# Supplied passage
- - - -
NBA Wizards players John Wall and Bradley Beal served drinks and food to the families of U.S. service members.

Even when they’re eventually at full strength — point guard John Wall and center Nene are sidelined because of injuries — the Wizards still are among the NBA’s least talented teams. And after the Wizards stockpiled all those first-round picks during four consecutive trips to the draft lottery, it’s now fair to ask: Will they ever transition from rebuilding to actually winning?

At the starting line of a new season, they’ve already broken down.

Wall — by far the most skilled player in this below-average bunch — is expected to be sidelined another month because of a knee injury. Nene, second to Wall in both ability and importance to the franchise, is out indefinitely because of a foot problem. You don’t have to understand pick-and-roll defense to know that the Wizards needed Wall and Nene in Tuesday’s 94-84 season-opening loss in Cleveland.

Without Wall to direct them, the Wizards were painful to watch on offense. Shooting 35.6 percent from the field and 25 percent from beyond the three-point arc (Washington missed 24 of 32) is not a formula for sustained success at any level of the game, let alone the world’s highest. Missing Nene near the basket, the Wizards were pushed around for much of the game.

“From a rebounding standpoint, we were just getting totally destroyed on the inside,” Coach Randy Wittman said.

Center Emeka Okafor deserves a big slice of blame for that.

The Wizards acquired Okafor and forward Trevor Ariza in the offseason in exchange for forward Rashard Lewis and a draft pick. Okafor, who has averaged 12.7 points and 10.1 rebounds in his career, is grossly overpaid; he’s guaranteed more than $28 million the next two seasons. But the Wizards are counting on Okafor, Nene and third-year post player Kevin Seraphin, who sat out the first game because of a calf injury, to provide toughness, rebounding and interior scoring.

Okafor was so ineffective that Wittman left him on the bench in the fourth quarter. In the most important stretch of the game, journeyman center Earl Barron played in place of Okafor. Obviously, one game won’t define Okafor’s season, but owner Ted Leonsis isn’t paying Okafor big bucks to sit and watch Barron play during crunch time.

Despite Okafor’s marshmallow effort, the Wizards rallied late against the Cavaliers. They just didn’t have a go-to scorer to help them finish.

When the defense tightens and pressure rises late in games, winning teams turn to players who consistently make shots. Playoff clubs generally have at least two productive late-game scorers. Three or more? That’s Miami Heat territory. On the Wizards’ active roster no one is a proven scorer.
- - - -
# The data
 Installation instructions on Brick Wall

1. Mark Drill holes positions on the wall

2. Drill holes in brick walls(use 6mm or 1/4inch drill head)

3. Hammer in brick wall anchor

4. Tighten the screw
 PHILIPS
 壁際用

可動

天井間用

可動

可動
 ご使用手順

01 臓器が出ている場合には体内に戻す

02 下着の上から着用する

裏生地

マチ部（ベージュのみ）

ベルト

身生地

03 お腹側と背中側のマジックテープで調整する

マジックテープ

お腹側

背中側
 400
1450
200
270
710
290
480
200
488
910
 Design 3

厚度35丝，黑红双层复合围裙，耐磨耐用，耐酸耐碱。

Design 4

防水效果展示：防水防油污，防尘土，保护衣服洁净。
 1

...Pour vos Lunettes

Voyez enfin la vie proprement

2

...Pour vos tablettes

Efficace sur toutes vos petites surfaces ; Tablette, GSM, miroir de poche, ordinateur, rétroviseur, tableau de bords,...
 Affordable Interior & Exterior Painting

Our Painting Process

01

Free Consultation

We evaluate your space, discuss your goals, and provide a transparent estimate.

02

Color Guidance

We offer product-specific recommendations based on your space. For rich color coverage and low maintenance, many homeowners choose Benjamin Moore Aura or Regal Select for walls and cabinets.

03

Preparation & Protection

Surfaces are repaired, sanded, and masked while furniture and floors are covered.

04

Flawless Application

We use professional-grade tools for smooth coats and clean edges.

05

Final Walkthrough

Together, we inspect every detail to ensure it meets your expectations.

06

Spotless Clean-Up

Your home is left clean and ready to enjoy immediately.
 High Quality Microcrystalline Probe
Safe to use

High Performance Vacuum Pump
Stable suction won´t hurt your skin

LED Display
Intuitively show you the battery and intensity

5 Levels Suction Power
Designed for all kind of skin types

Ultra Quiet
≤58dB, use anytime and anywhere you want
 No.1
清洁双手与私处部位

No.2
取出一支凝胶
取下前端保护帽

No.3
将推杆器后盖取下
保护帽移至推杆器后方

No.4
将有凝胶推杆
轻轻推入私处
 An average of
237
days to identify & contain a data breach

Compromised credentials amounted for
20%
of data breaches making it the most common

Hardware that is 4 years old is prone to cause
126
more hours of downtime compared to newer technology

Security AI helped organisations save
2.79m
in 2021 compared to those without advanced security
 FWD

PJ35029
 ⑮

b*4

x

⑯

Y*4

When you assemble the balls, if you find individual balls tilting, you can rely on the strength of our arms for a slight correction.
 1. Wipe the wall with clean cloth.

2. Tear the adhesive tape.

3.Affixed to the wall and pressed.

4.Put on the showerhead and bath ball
- - - -
# Directions
1. Can you rewrite the paragraph of the Wizards article that begins "The Wizards acquired Okafor" as a short bulleted list that keeps its main facts?
2. How would you sum up the Wizards article in two sentences?

# Answers to each task
1.
- In the offseason, the Wizards traded forward Rashard Lewis and a draft pick for center Emeka Okafor and forward Trevor Ariza.
- Okafor has career averages of 12.7 points and 10.1 rebounds. He is grossly overpaid, with more than $28 million guaranteed over the next two seasons.
- The team is counting on Okafor, Nene and third-year post player Kevin Seraphin for toughness, rebounding and interior scoring. Seraphin missed the first game with a calf injury.

2. With John Wall and Nene sidelined by injuries, the Wizards, already among the NBA's least talented teams, lost their season opener in Cleveland 94-84 while shooting poorly and getting pushed around inside. Center Emeka Okafor played so ineffectively that he was benched in the fourth quarter, and although the team rallied late, it had no go-to scorer to finish the game.